PROBLEM DESCRIPTION: Your task is to retype, word for word, the lines from the start of the data through the line holding "VertebratesEdit". Do not include the pictures.

Records from a data source:
Start of Block
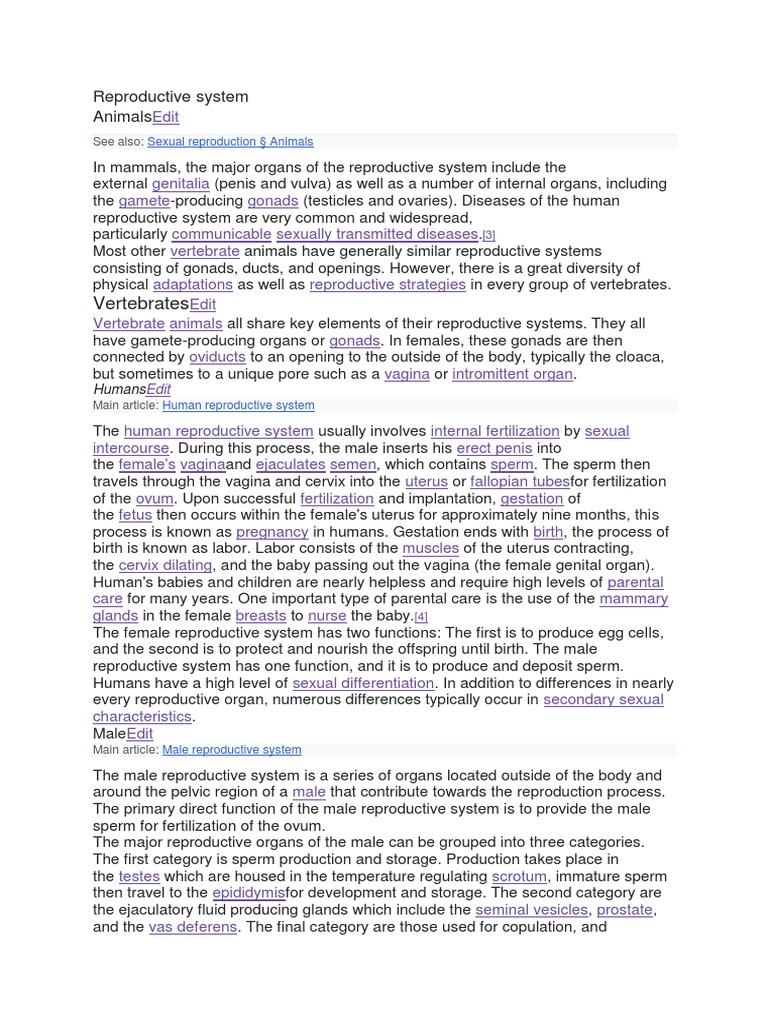 Reproductive system
AnimalsEdit

See also: Sexual reproduction § Animals

In mammals, the major organs of the reproductive system include the external genitalia (penis and vulva) as well as a number of internal organs, including the gamete-producing gonads (testicles and ovaries). Diseases of the human reproductive system are very common and widespread, particularly communicable sexually transmitted diseases.[3]
Most other vertebrate animals have generally similar reproductive systems consisting of gonads, ducts, and openings. However, there is a great diversity of physical adaptations as well as reproductive strategies in every group of vertebrates.
VertebratesEdit
Vertebrate animals all share key elements of their reproductive systems. They all have gamete-producing organs or gonads. In females, these gonads are then connected by oviducts to an opening to the outside of the body, typically the cloaca, but sometimes to a unique pore such as a vagina or intromittent organ.
HumansEdit
Main article: Human reproductive system

The human reproductive system usually involves internal fertilization by sexual intercourse. During this process, the male inserts his erect penis into the female's vaginaand ejaculates semen, which contains sperm. The sperm then travels through the vagina and cervix into the uterus or fallopian tubesfor fertilization of the ovum. Upon successful fertilization and implantation, gestation of the fetus then occurs within the female's uterus for approximately nine months, this process is known as pregnancy in humans. Gestation ends with birth, the process of birth is known as labor. Labor consists of the muscles of the uterus contracting, the cervix dilating, and the baby passing out the vagina (the female genital organ). Human's babies and children are nearly helpless and require high levels of parental care for many years. One important type of parental care is the use of the mammary glands in the female breasts to nurse the baby.[4]
The female reproductive system has two functions: The first is to produce egg cells, and the second is to protect and nourish the offspring until birth. The male reproductive system has one function, and it is to produce and deposit sperm. Humans have a high level of sexual differentiation. In addition to differences in nearly every reproductive organ, numerous differences typically occur in secondary sexual characteristics.
MaleEdit
Main article: Male reproductive system

The male reproductive system is a series of organs located outside of the body and around the pelvic region of a male that contribute towards the reproduction process. The primary direct function of the male reproductive system is to provide the male sperm for fertilization of the ovum.
The major reproductive organs of the male can be grouped into three categories. The first category is sperm production and storage. Production takes place in the testes which are housed in the temperature regulating scrotum, immature sperm then travel to the epididymisfor development and storage. The second category are the ejaculatory fluid producing glands which include the seminal vesicles, prostate, and the vas deferens. The final category are those used for copulation, and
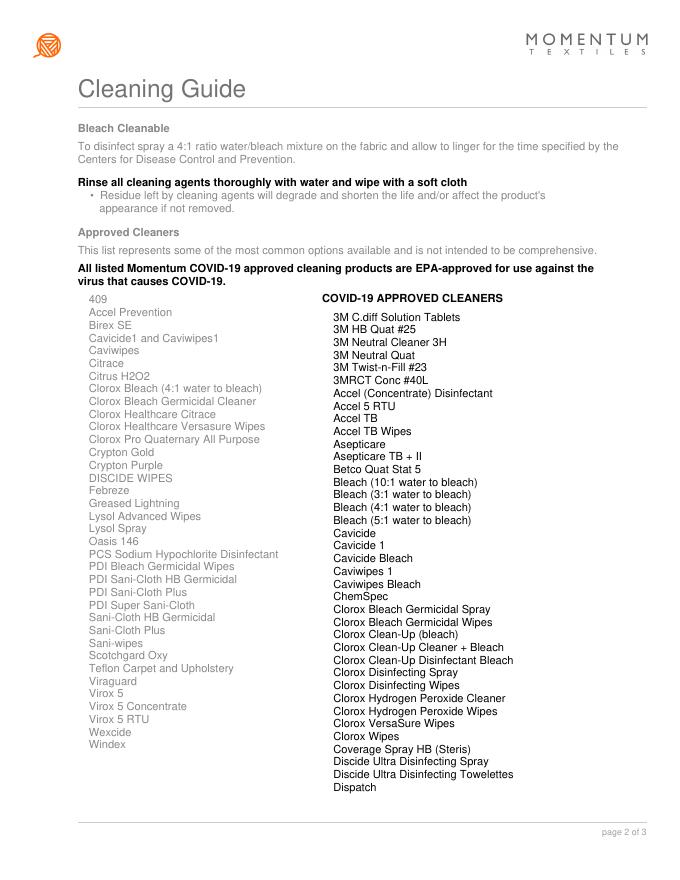 MOMENTUM
TEXTILES

Cleaning Guide

Bleach Cleanable

To disinfect spray a 4:1 ratio water/bleach mixture on the fabric and allow to linger for the time specified by the Centers for Disease Control and Prevention.

Rinse all cleaning agents thoroughly with water and wipe with a soft cloth

• Residue left by cleaning agents will degrade and shorten the life and/or affect the product's appearance if not removed.

Approved Cleaners

This list represents some of the most common options available and is not intended to be comprehensive.

All listed Momentum COVID-19 approved cleaning products are EPA-approved for use against the virus that causes COVID-19.

409
Accel Prevention
Birex SE
Cavicide1 and Caviwipes1
Caviwipes
Citrace
Citrus H2O2
Clorox Bleach (4:1 water to bleach)
Clorox Bleach Germicidal Cleaner
Clorox Healthcare Citrace
Clorox Healthcare Versasure Wipes
Clorox Pro Quaternary All Purpose
Crypton Gold
Crypton Purple
DISCIDE WIPES
Febreze
Greased Lightning
Lysol Advanced Wipes
Lysol Spray
Oasis 146
PCS Sodium Hypochlorite Disinfectant
PDI Bleach Germicidal Wipes
PDI Sani-Cloth HB Germicidal
PDI Sani-Cloth Plus
PDI Super Sani-Cloth
Sani-Cloth HB Germicidal
Sani-Cloth Plus
Sani-wipes
Scotchgard Oxy
Teflon Carpet and Upholstery
Viraguard
Virox 5
Virox 5 Concentrate
Virox 5 RTU
Wexcide
Windex

COVID-19 APPROVED CLEANERS

3M C.diff Solution Tablets
3M HB Quat #25
3M Neutral Cleaner 3H
3M Neutral Quat
3M Twist-n-Fill #23
3MRCT Conc #40L
Accel (Concentrate) Disinfectant
Accel 5 RTU
Accel TB
Accel TB Wipes
Asepticare
Asepticare TB + II
Betco Quat Stat 5
Bleach (10:1 water to bleach)
Bleach (3:1 water to bleach)
Bleach (4:1 water to bleach)
Bleach (5:1 water to bleach)
Cavicide
Cavicide 1
Cavicide Bleach
Caviwipes 1
Caviwipes Bleach
ChemSpec
Clorox Bleach Germicidal Spray
Clorox Bleach Germicidal Wipes
Clorox Clean-Up (bleach)
Clorox Clean-Up Cleaner + Bleach
Clorox Clean-Up Disinfectant Bleach
Clorox Disinfecting Spray
Clorox Disinfecting Wipes
Clorox Hydrogen Peroxide Cleaner
Clorox Hydrogen Peroxide Wipes
Clorox VersaSure Wipes
Clorox Wipes
Coverage Spray HB (Steris)
Discide Ultra Disinfecting Spray
Discide Ultra Disinfecting Towelettes
Dispatch

page 2 of 3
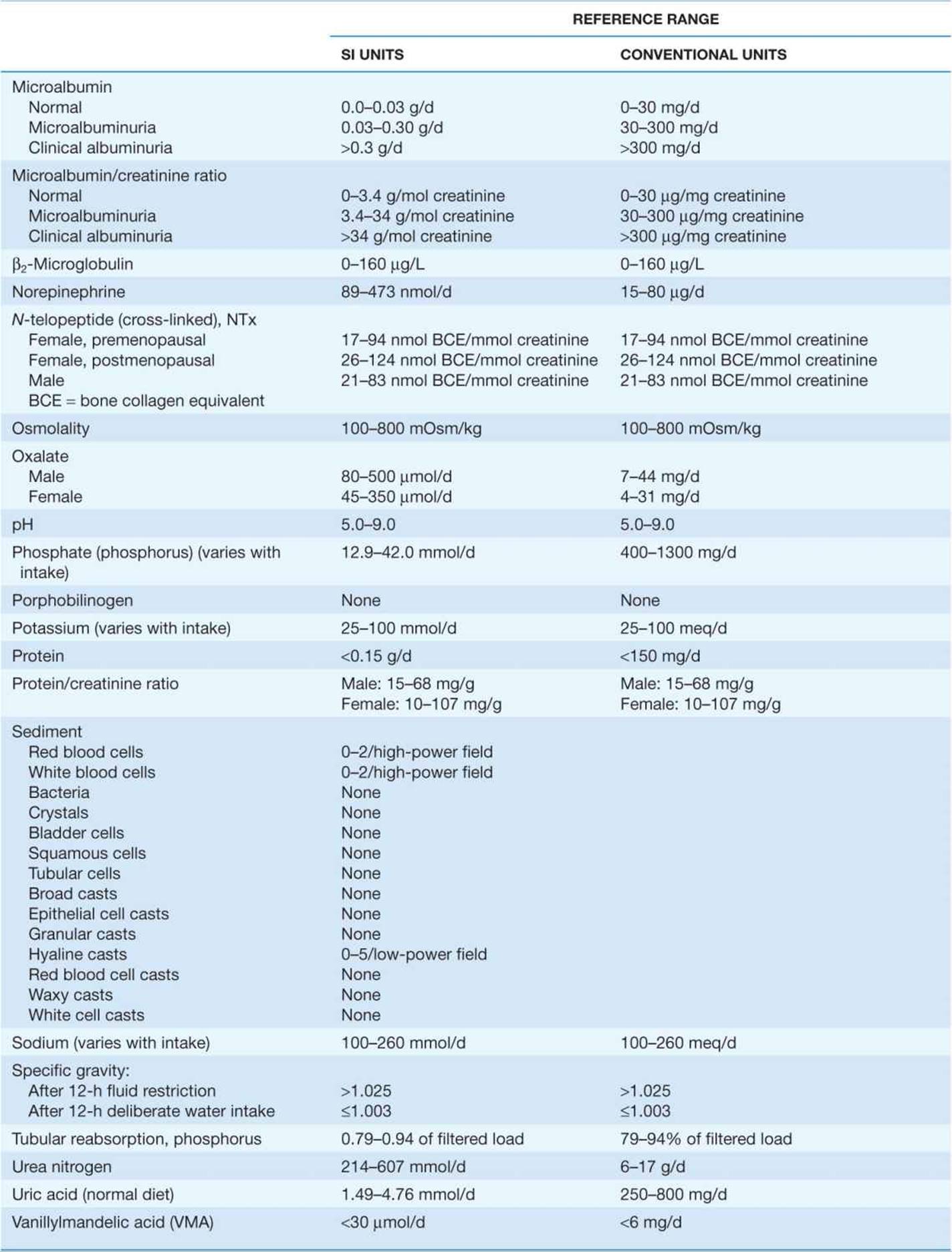 |  | REFERENCE RANGE |  |
|---|---|---|
|  | SI UNITS | CONVENTIONAL UNITS |
| Microalbumin |  |  |
| Normal | 0.0–0.03 g/d | 0–30 mg/d |
| Microalbuminuria | 0.03–0.30 g/d | 30–300 mg/d |
| Clinical albuminuria | >0.3 g/d | >300 mg/d |
| Microalbumin/creatinine ratio |  |  |
| Normal | 0–3.4 g/mol creatinine | 0–30 μg/mg creatinine |
| Microalbuminuria | 3.4–34 g/mol creatinine | 30–300 μg/mg creatinine |
| Clinical albuminuria | >34 g/mol creatinine | >300 μg/mg creatinine |
| $\beta_2$-Microglobulin | 0–160 μg/L | 0–160 μg/L |
| Norepinephrine | 89–473 nmol/d | 15–80 μg/d |
| N-telopeptide (cross-linked), NTx |  |  |
| Female, premenopausal | 17–94 nmol BCE/mmol creatinine | 17–94 nmol BCE/mmol creatinine |
| Female, postmenopausal | 26–124 nmol BCE/mmol creatinine | 26–124 nmol BCE/mmol creatinine |
| Male | 21–83 nmol BCE/mmol creatinine | 21–83 nmol BCE/mmol creatinine |
| BCE = bone collagen equivalent |  |  |
| Osmolality | 100–800 mOsm/kg | 100–800 mOsm/kg |
| Oxalate |  |  |
| Male | 80–500 μmol/d | 7–44 mg/d |
| Female | 45–350 μmol/d | 4–31 mg/d |
| pH | 5.0–9.0 | 5.0–9.0 |
| Phosphate (phosphorus) (varies with intake) | 12.9–42.0 mmol/d | 400–1300 mg/d |
| Porphobilinogen | None | None |
| Potassium (varies with intake) | 25–100 mmol/d | 25–100 meq/d |
| Protein | <0.15 g/d | <150 mg/d |
| Protein/creatinine ratio | Male: 15–68 mg/g Female: 10–107 mg/g | Male: 15–68 mg/g Female: 10–107 mg/g |
| Sediment |  |  |
| Red blood cells | 0–2/high-power field |  |
| White blood cells | 0–2/high-power field |  |
| Bacteria | None |  |
| Crystals | None |  |
| Bladder cells | None |  |
| Squamous cells | None |  |
| Tubular cells | None |  |
| Broad casts | None |  |
| Epithelial cell casts | None |  |
| Granular casts | None |  |
| Hyaline casts | 0–5/low-power field |  |
| Red blood cell casts | None |  |
| Waxy casts | None |  |
| White cell casts | None |  |
| Sodium (varies with intake) | 100–260 mmol/d | 100–260 meq/d |
| Specific gravity: |  |  |
| After 12-h fluid restriction | >1.025 | >1.025 |
| After 12-h deliberate water intake | ≤1.003 | ≤1.003 |
| Tubular reabsorption, phosphorus | 0.79–0.94 of filtered load | 79–94% of filtered load |
| Urea nitrogen | 214–607 mmol/d | 6–17 g/d |
| Uric acid (normal diet) | 1.49–4.76 mmol/d | 250–800 mg/d |
| Vanillylmandelic acid (VMA) | <30 μmol/d | <6 mg/d |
End of Block
THE ANSWER:
 Reproductive system
AnimalsEdit

See also: Sexual reproduction § Animals

In mammals, the major organs of the reproductive system include the external genitalia (penis and vulva) as well as a number of internal organs, including the gamete-producing gonads (testicles and ovaries). Diseases of the human reproductive system are very common and widespread, particularly communicable sexually transmitted diseases.[3]
Most other vertebrate animals have generally similar reproductive systems consisting of gonads, ducts, and openings. However, there is a great diversity of physical adaptations as well as reproductive strategies in every group of vertebrates.
VertebratesEdit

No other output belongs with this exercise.